### Exercise aim
Lines from the listing below that contain the string "name" are to be reported.

The input: Begin

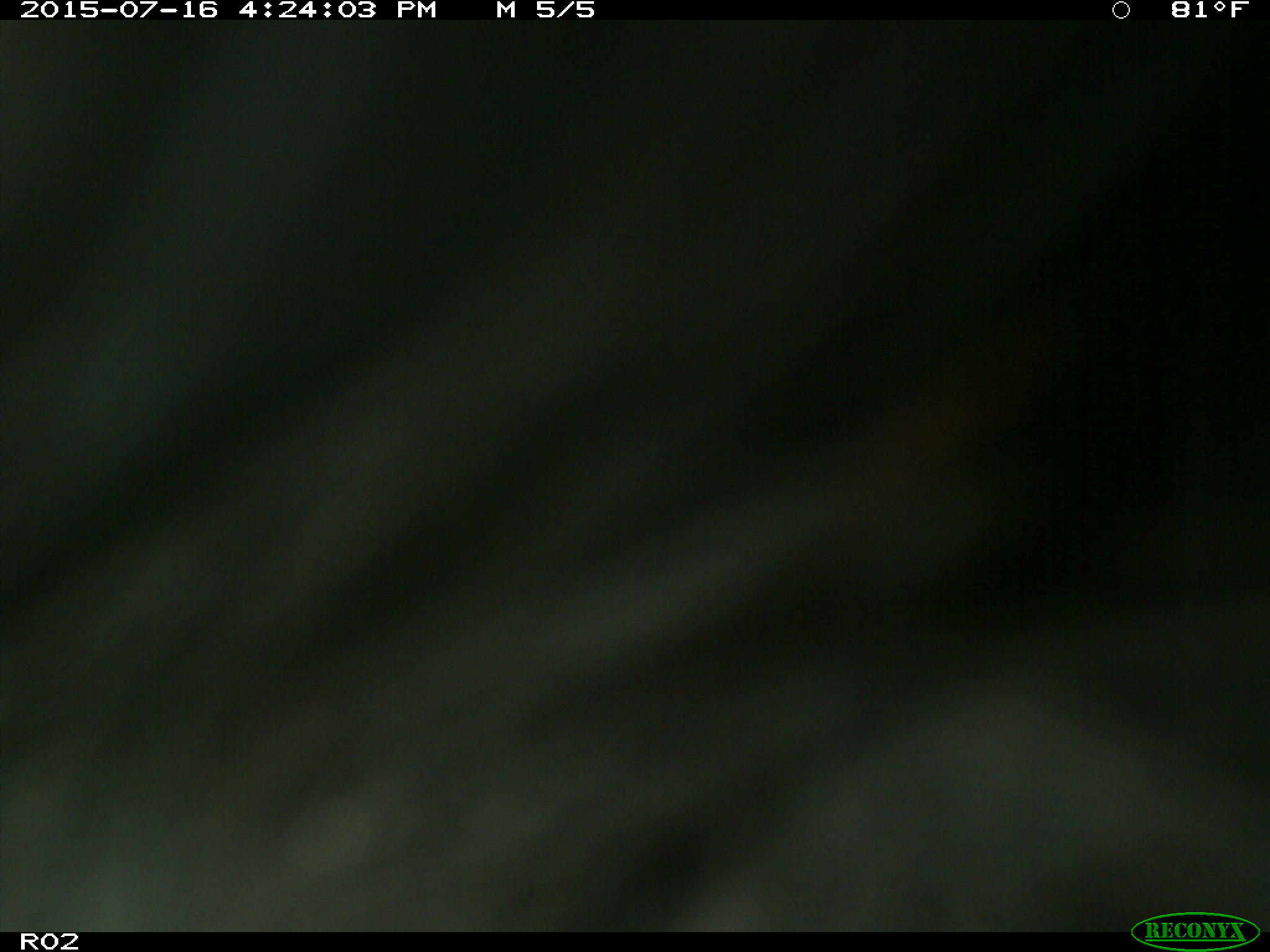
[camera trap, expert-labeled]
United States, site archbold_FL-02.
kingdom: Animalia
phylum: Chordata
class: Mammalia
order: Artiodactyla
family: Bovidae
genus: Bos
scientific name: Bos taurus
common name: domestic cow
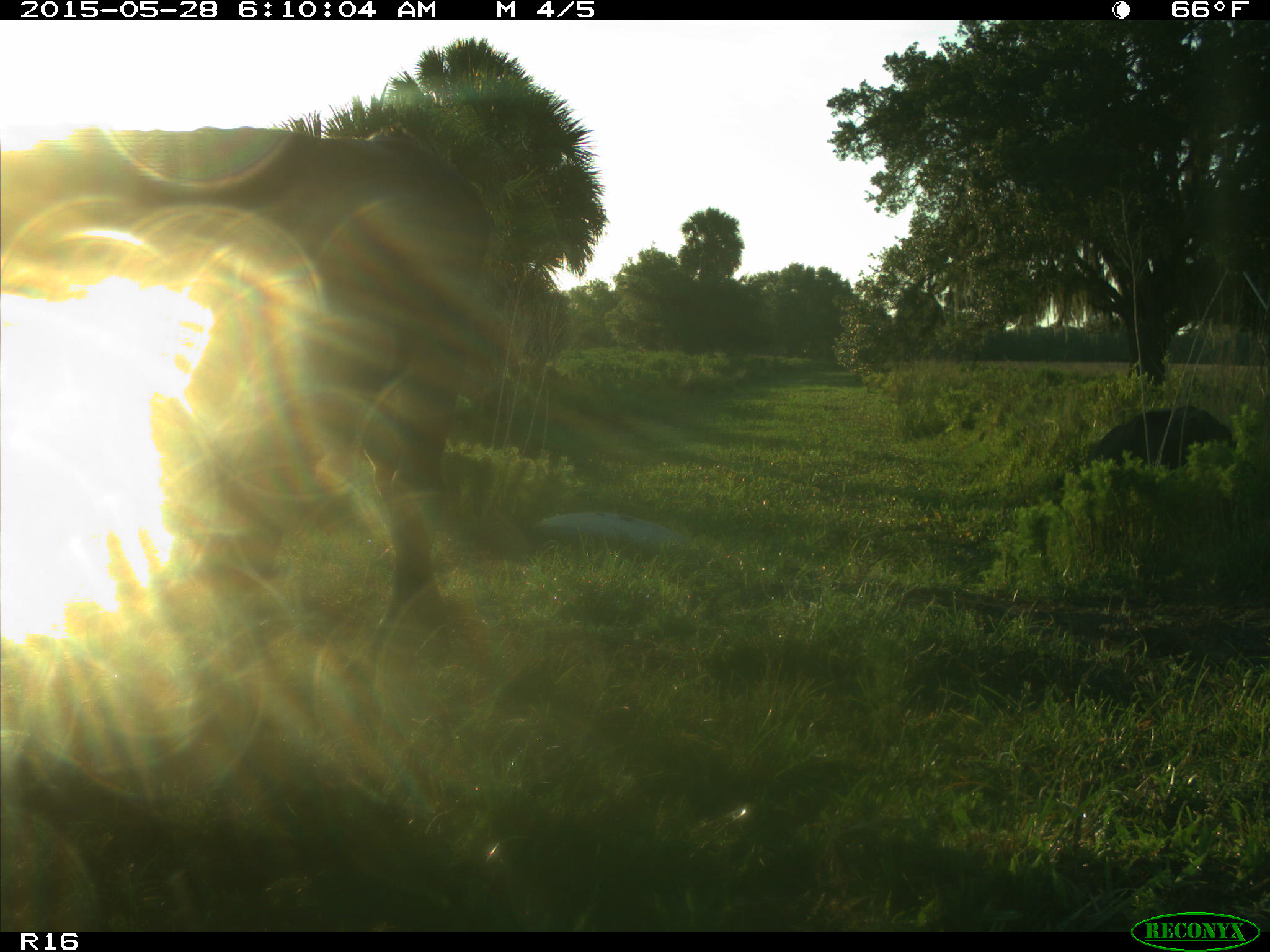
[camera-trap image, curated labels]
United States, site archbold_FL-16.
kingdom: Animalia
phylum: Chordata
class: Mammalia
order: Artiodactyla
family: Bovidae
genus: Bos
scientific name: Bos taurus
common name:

The input: End
The input: Begin

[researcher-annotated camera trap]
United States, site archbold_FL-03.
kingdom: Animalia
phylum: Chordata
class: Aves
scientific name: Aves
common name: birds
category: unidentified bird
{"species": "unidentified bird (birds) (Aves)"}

The input: End

### Task output
scientific name: Bos taurus
common name: domestic cow
scientific name: Bos taurus
common name:
scientific name: Aves
common name: birds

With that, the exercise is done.